When former Harvard quarterback Vincent Ferrara founded Xenith LLC, his motives went way beyond creating a protective football helmet to prevent head injury.  The goal for Ferrara and his team was to decrease concussion rates while focusing on advancing safety through education and improving the culture of football .  The game of football has always been a fan favorite, but the style in which it is played has changed over the course of the years.  Violent hits are rewarded with cheering, highlight films and awards.  However, there is nothing in the rules that rewards hitting.  The rewards are entirely cultural, and the effects are real.  Helmets can't entirely prevent a concussion, but it can decrease the chances for one. Xenith has developed a product that is capable of revolutionizing the entire sports world, and has the ability to make a tremendous impact on the long term success of an athlete.  

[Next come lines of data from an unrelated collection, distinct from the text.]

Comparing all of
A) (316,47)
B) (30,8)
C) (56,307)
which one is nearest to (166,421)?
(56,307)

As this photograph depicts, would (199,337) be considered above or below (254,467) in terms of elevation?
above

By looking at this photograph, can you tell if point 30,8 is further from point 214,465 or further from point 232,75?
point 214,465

The football helmet has evolved for more than a century ranging in styles and materials.  The earliest versions called “head harnesses” were made of soft leather, and basically just covered the ears and parts of the skull.  During the 1920's manufacturers began to use harder leather and fabric cushioning for greater protection.  Over time the plastic helmet emerged, and head injuries became more noticeable among players and to the public.  Reports estimate that one out of every 10 sports related injuries turns out to be a concussion, and there is no way to completely prevent them from happening.  Concussions are inevitable however they can be managed with proper safety and equipment.  A typical sports related concussion results from a head to head collision.  The sudden movement of the head disrupts the normal function of the brain resulting in the signs and symptoms.    It is important to recognize the signs and symptoms and the difference between the two.  Signs are visible to the onlooker, such as loss of consciousness, vomiting, and loss of balance.  What we have come to understand is that many players are suffering the symptoms of a concussion without showing any signs.  Symptoms include fogginess, nausea, frequent headaches, depression, and disorientation.  Competitive athletes have a history of not reporting these symptoms either because they choose to ignore them, or they want to stay on the field and keep playing.  Arguably the biggest problem with head injuries is playing through them, and athletes not coming forward to reveal their symptoms.  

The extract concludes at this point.